In the study, investigators analyzed the genome of 112 childhood and adult tumors—double the number of tumors studied previously. Scientists looked for mutations in the tumors to understand the mechanism of osteosarcoma development. The genetic information revealed a specific process for rearranging the chromosomes that results in several cancer-driving mutations at once.

In 10% of cases, the team discovered cancer-causing mutations in insulin-like growth factor (IGF) signaling genes. IGF signaling plays a major role in bone growth and development during puberty. Researchers believe that IGF signaling is also implicated in the uncontrolled bone growth that is characteristic of osteosarcoma.

Structural variants were identified as a major source of driver mutation.

“We discovered a new process—chromothripsis amplification—in which the chromosome is shattered, multiplied, and rejigged to generate multiple cancer-driving mutations at the same time.
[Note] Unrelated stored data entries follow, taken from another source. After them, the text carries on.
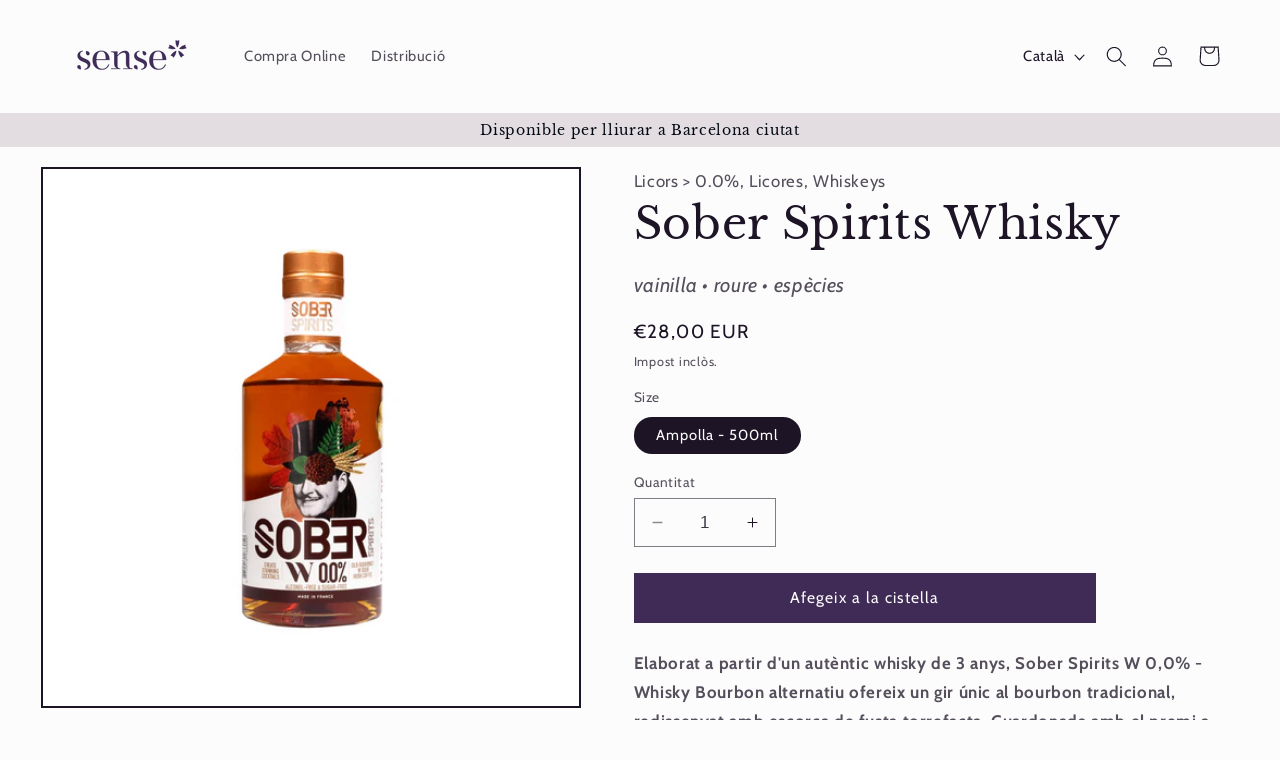

--- FILE ---
content_type: text/css
request_url: https://shopsense.eu/cdn/shop/t/17/assets/section-body-announcement-bar.css?v=11909526886725240251768474028
body_size: -503
content:
.body-announcement{width:100%}.body-announcement .page-width{padding-top:0;padding-bottom:0}.body-announcement__inner{padding:var(--body-announcement-padding-y) 0;display:flex;gap:1rem;align-items:baseline;flex-wrap:wrap}.body-announcement__inner--center{justify-content:center;text-align:center}.body-announcement__heading{margin:0;font-weight:600}.body-announcement__text,.body-announcement__text p{margin:0}.body-announcement__link{white-space:nowrap}.section-body-announcement-bar .body-announcement{--body-announcement-padding-y: 16px}
/*# sourceMappingURL=/cdn/shop/t/17/assets/section-body-announcement-bar.css.map?v=11909526886725240251768474028 */


--- FILE ---
content_type: text/javascript
request_url: https://shopsense.eu/cdn/shop/t/17/assets/geo-target.js?v=33405048544532874891768482050
body_size: 55
content:
(()=>{const HEADER_ID_MEGA="HeaderMenu-compra-online",HEADER_ID_DRAWER="HeaderDrawer-compra-online",COLLECTION_ID="shopify-section-template--28141148504395__featured_collection_4hFRnC",ALT_SECTION_ID="shopify-section-template--28141148504395__image_with_text_8gyGqj",BCN_URL="/pages/compra-online",CACHE_KEY="geo_city_v1";function setInBCN(){document.getElementById(HEADER_ID_MEGA)?.setAttribute("href",BCN_URL),document.getElementById(HEADER_ID_DRAWER)?.setAttribute("href",BCN_URL),document.getElementById(COLLECTION_ID)?.setAttribute("style","display: block;"),document.getElementById(ALT_SECTION_ID)?.setAttribute("style","display: none;")}function readCache(){try{const raw=localStorage.getItem(CACHE_KEY);if(!raw)return null;const data=JSON.parse(raw);return!data||!data.city||!data.ts||Date.now()-data.ts>6048e5?null:data}catch{return null}}function writeCache(city,country){try{localStorage.setItem(CACHE_KEY,JSON.stringify({city,country,ts:Date.now()}))}catch{}}async function getShopifyCountry(){const r=await fetch("/browsing_context_suggestions.json",{credentials:"same-origin"});return r.ok&&(await r.json())?.detected_values?.country?.handle||null}async function getCityViaIpApi(){const r=await fetch("https://ipapi.co/json/",{mode:"cors"});if(!r.ok)return null;const data=await r.json();return{city:(data?.city||"").trim(),country:(data?.country||data?.country_code||"").trim()}}function isBarcelona(city){return city&&city.toLowerCase()==="barcelona"}async function run(){document.getElementById(COLLECTION_ID)?.setAttribute("style","display: none;");const cached=readCache();if(cached){cached.country==="ES"&&isBarcelona(cached.city)&&setInBCN(BCN_URL);return}if(await getShopifyCountry()!=="ES")return;const geo=await getCityViaIpApi();if(!geo)return;const geoCountry=(geo.country||"").toUpperCase(),geoCity=geo.city||"";writeCache(geoCity,geoCountry),geoCountry==="ES"&&isBarcelona(geoCity)&&setInBCN()}document.readyState==="loading"?document.addEventListener("DOMContentLoaded",run):run()})();
//# sourceMappingURL=/cdn/shop/t/17/assets/geo-target.js.map?v=33405048544532874891768482050
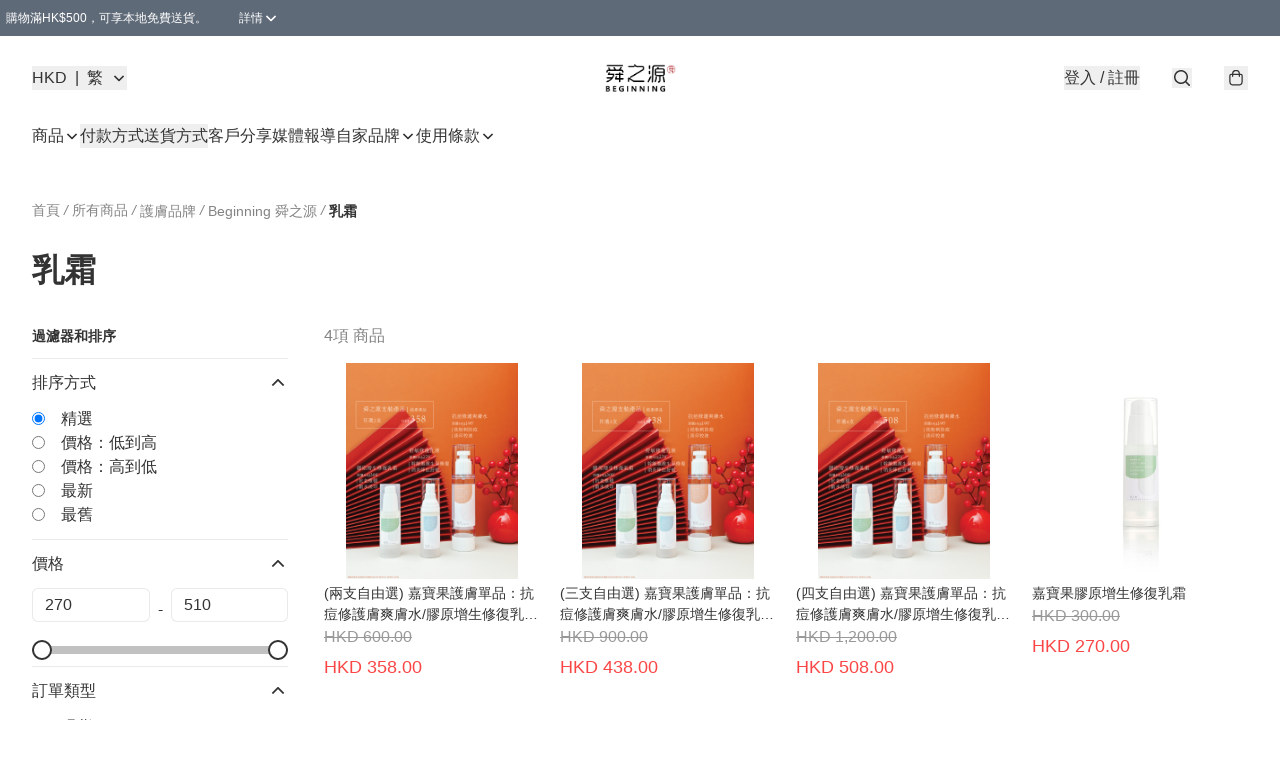

--- FILE ---
content_type: application/javascript
request_url: https://www.beginning.com.hk/fb_pixel_page_view
body_size: -29
content:
(function initFBQ(){var fbPixelUserData = {};fbq('init', "263206969188464", fbPixelUserData, { agent: 'plboutir' });fbq('track', "PageView", {}, { eventID: "66ef1de60cab425a9c457a83b31e4800" });}())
We believe this is why we see very similar osteosarcoma tumors in children and adults, which are not the result of aging,” said Adrienne Flanagan, Ph.D., senior author from the Royal National Orthopedic Hospital NHS Trust and University College London Cancer Institute.

IGF signaling genes are the target of IGF1R inhibitors. Past clinical trials of IGF1R inhibitors as a treatment for osteosarcoma yielded mixed results, although occasionally patients responded to therapy. IGF1R inhibitors have not been further tested in osteosarcoma, as it had been unclear which patients would benefit from the treatment.

The current treatment for osteosarcoma is chemotherapy followed by surgery, where the bone tumors are removed. There has not been a new treatment for osteosarcoma in almost 40 years.

Worse, no new osteosarcoma treatments appear on the horizon, notes Peter Campbell, M.D., Ph.D., lead author from the Wellcome Trust Sanger Institute.

“Genomic sequencing has provided the evidence needed to revisit clinical trials of IGF1R inhibitors for the subset of patients that responded in the past,” Dr. Campbell said. “The mutations of patients' tumors may enable clinicians to predict who will, and will not, respond to these drugs, resulting in more efficient clinical trials.”